— Task details —
Beginning at the top of the entries below, retype each line exactly until the line containing "Velké náměstí, rozcestník" has been written out; include no pictures and no later lines.

(Short descriptive text snippets)
....................
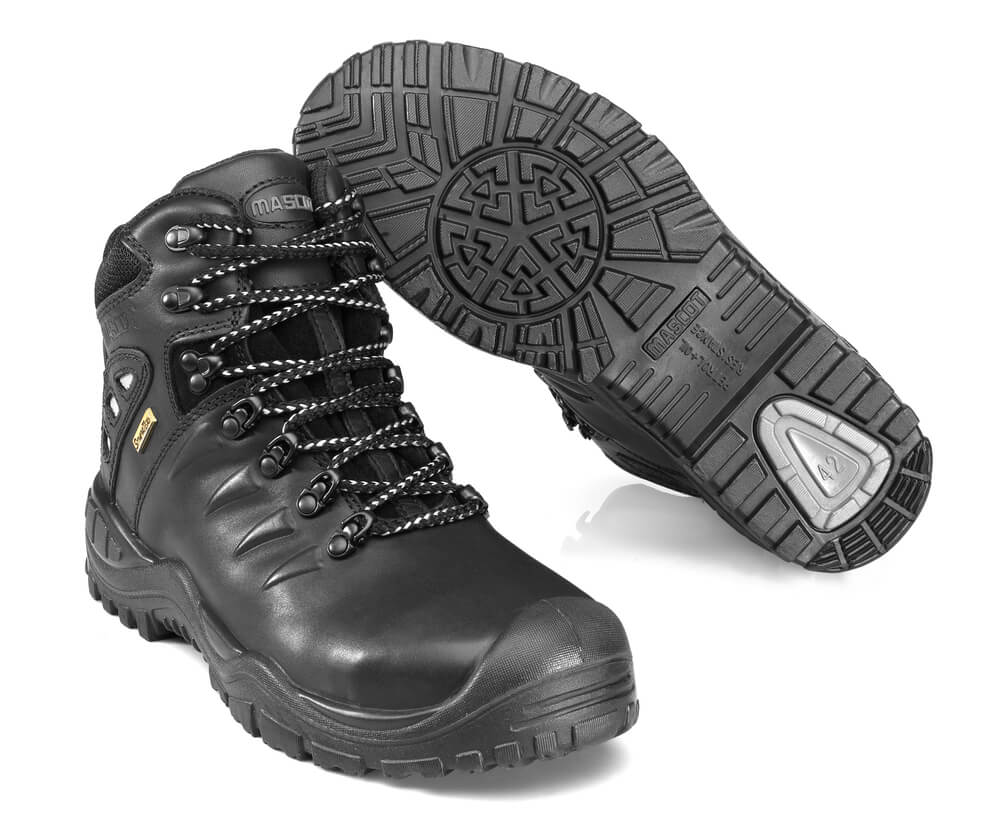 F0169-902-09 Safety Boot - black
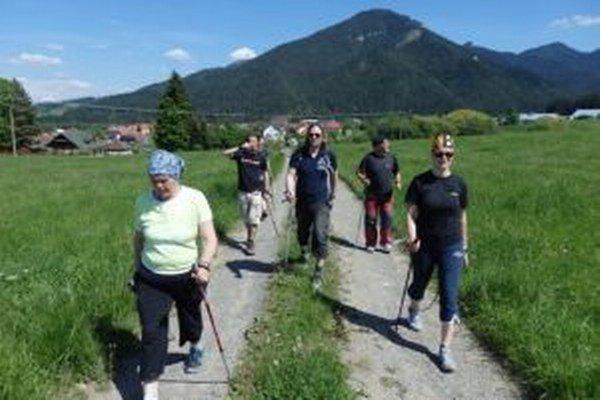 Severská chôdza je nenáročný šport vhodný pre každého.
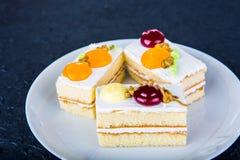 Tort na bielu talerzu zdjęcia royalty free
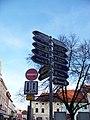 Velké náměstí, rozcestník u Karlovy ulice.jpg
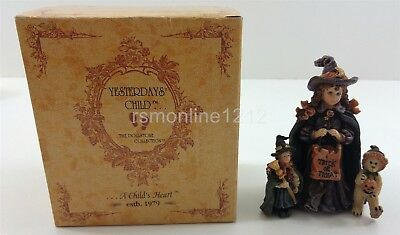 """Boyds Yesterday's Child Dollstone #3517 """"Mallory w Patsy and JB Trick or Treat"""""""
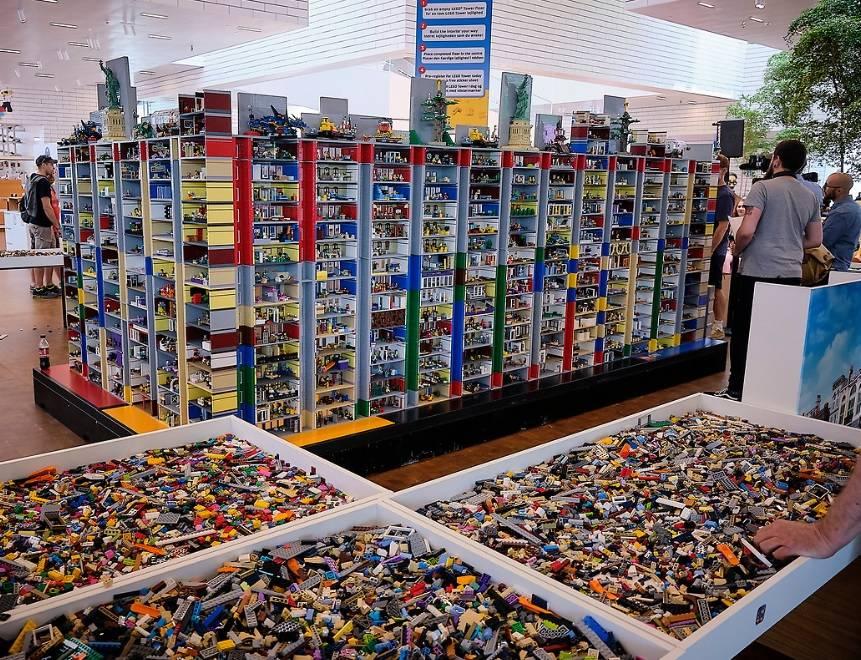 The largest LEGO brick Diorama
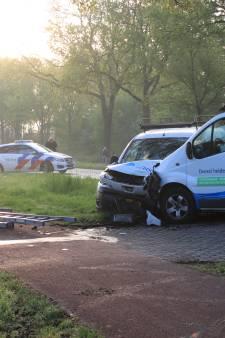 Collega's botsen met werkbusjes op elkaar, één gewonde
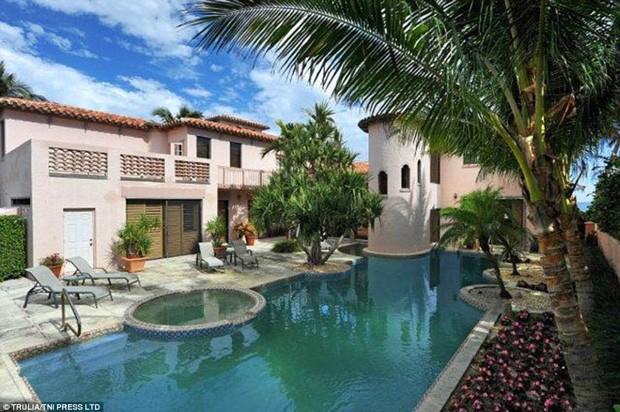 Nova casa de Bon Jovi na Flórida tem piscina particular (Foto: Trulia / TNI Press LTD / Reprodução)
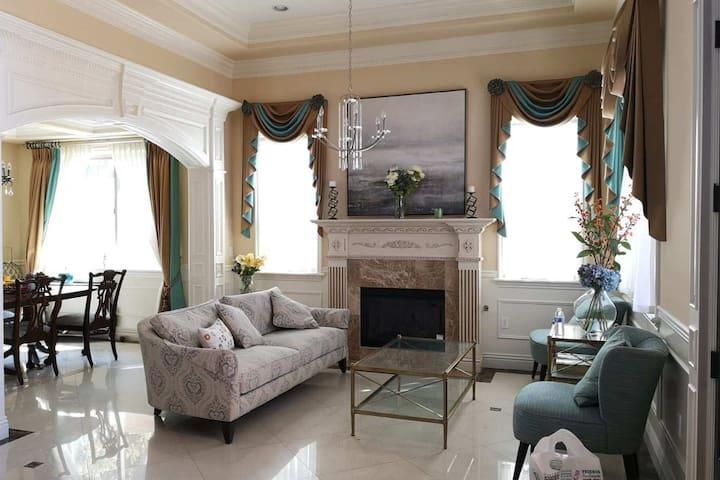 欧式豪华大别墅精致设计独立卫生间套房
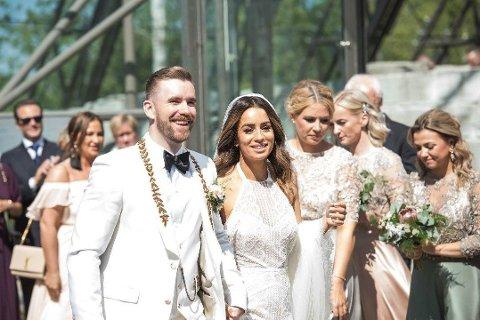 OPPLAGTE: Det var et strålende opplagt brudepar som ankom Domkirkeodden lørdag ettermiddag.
....................
— Output of the task —
 F0169-902-09 Safety Boot - black
 Severská chôdza je nenáročný šport vhodný pre každého.
 Tort na bielu talerzu zdjęcia royalty free
 Velké náměstí, rozcestník u Karlovy ulice.jpg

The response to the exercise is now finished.